_INSTRUCTION_.
Write the data below out exactly as it stands. Do not include the pictures.

━━━━━ INPUT ROWS ━━━━━

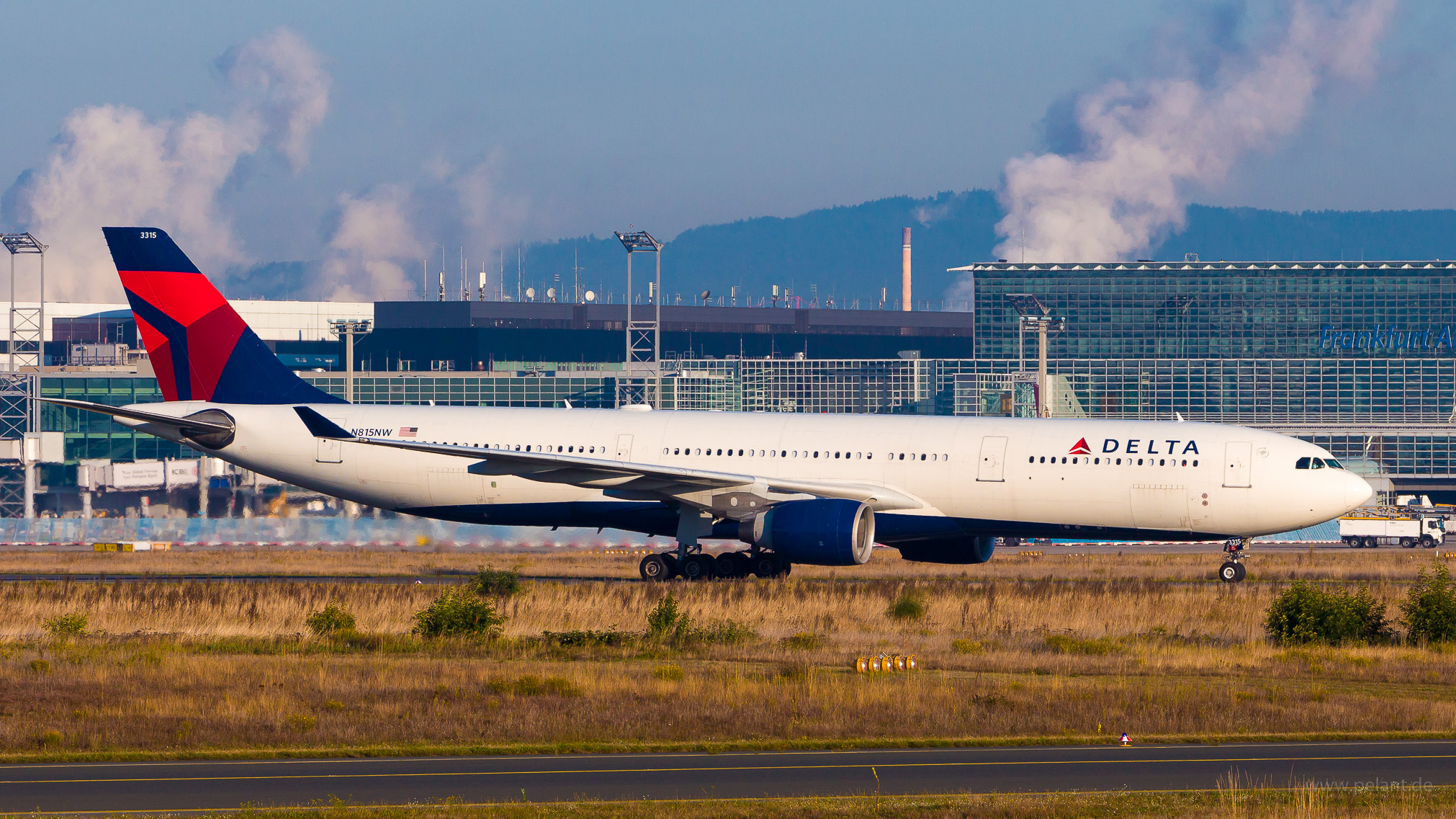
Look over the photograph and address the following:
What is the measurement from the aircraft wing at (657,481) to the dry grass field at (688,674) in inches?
111

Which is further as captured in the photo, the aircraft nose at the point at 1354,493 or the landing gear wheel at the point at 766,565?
the landing gear wheel at the point at 766,565

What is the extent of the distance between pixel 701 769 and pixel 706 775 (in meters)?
0.44

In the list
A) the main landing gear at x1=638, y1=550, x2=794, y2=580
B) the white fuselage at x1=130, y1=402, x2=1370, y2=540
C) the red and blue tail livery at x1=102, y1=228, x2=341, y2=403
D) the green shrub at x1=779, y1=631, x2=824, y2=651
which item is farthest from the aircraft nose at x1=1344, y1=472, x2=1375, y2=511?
the red and blue tail livery at x1=102, y1=228, x2=341, y2=403

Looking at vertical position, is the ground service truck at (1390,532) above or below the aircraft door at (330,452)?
below

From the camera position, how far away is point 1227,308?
18200cm

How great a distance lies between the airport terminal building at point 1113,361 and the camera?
483 ft

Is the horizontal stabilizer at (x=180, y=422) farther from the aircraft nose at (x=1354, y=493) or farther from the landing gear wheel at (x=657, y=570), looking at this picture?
the aircraft nose at (x=1354, y=493)

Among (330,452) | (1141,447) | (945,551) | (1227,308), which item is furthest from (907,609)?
(1227,308)

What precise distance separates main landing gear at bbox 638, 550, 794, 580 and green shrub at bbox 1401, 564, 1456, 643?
15.4 m

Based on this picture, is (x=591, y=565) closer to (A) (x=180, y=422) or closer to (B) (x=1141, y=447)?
(A) (x=180, y=422)

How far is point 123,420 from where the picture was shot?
43.4 meters

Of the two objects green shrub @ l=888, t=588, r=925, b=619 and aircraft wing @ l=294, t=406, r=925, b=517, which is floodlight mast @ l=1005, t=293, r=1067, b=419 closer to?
aircraft wing @ l=294, t=406, r=925, b=517

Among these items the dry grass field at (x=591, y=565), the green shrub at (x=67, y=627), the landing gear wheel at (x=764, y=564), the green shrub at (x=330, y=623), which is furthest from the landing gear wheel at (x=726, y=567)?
the green shrub at (x=67, y=627)

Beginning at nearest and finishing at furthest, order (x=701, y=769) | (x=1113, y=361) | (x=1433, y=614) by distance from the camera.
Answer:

━━━━━

_SOLVED PROBLEM_.
Look over the photograph and address the following:
What is the measurement from the aircraft wing at (657,481) to the dry grass field at (688,674) in inches?
111

Which is further as captured in the photo, the aircraft nose at the point at 1354,493 or the landing gear wheel at the point at 766,565?
the landing gear wheel at the point at 766,565

What is the extent of the distance between pixel 701 769 and pixel 706 775 (in meters)?
0.44

In the list
A) the main landing gear at x1=638, y1=550, x2=794, y2=580
B) the white fuselage at x1=130, y1=402, x2=1370, y2=540
C) the red and blue tail livery at x1=102, y1=228, x2=341, y2=403
D) the green shrub at x1=779, y1=631, x2=824, y2=651
which item is farthest from the aircraft nose at x1=1344, y1=472, x2=1375, y2=511?
the red and blue tail livery at x1=102, y1=228, x2=341, y2=403

Looking at vertical position, is the ground service truck at (1390,532) above or below the aircraft door at (330,452)?
below

From the camera position, how far away is point 1227,308?
18200cm

How great a distance lies between the airport terminal building at point 1113,361 and the camera?
483 ft

Is the horizontal stabilizer at (x=180, y=422) farther from the aircraft nose at (x=1354, y=493) or farther from the landing gear wheel at (x=657, y=570), looking at this picture?
the aircraft nose at (x=1354, y=493)

Among (330,452) | (1141,447) | (945,551) | (1227,308), which item is furthest from (907,609)?
(1227,308)

What precise distance separates main landing gear at bbox 638, 550, 794, 580 and green shrub at bbox 1401, 564, 1456, 643?
15.4 m

Based on this picture, is (x=591, y=565) closer to (A) (x=180, y=422) or closer to (B) (x=1141, y=447)?
(A) (x=180, y=422)

How far is point 123,420 from where the picture was shot?
43.4 meters

Of the two objects green shrub @ l=888, t=588, r=925, b=619 and aircraft wing @ l=294, t=406, r=925, b=517, which is floodlight mast @ l=1005, t=293, r=1067, b=419 closer to?
aircraft wing @ l=294, t=406, r=925, b=517

Among these items the dry grass field at (x=591, y=565), the green shrub at (x=67, y=627), the landing gear wheel at (x=764, y=564), the green shrub at (x=330, y=623), which is furthest from the landing gear wheel at (x=726, y=567)?
the green shrub at (x=67, y=627)

Beginning at nearest and finishing at furthest, order (x=701, y=769) | (x=1113, y=361) | (x=1433, y=614) by distance from the camera.
Answer:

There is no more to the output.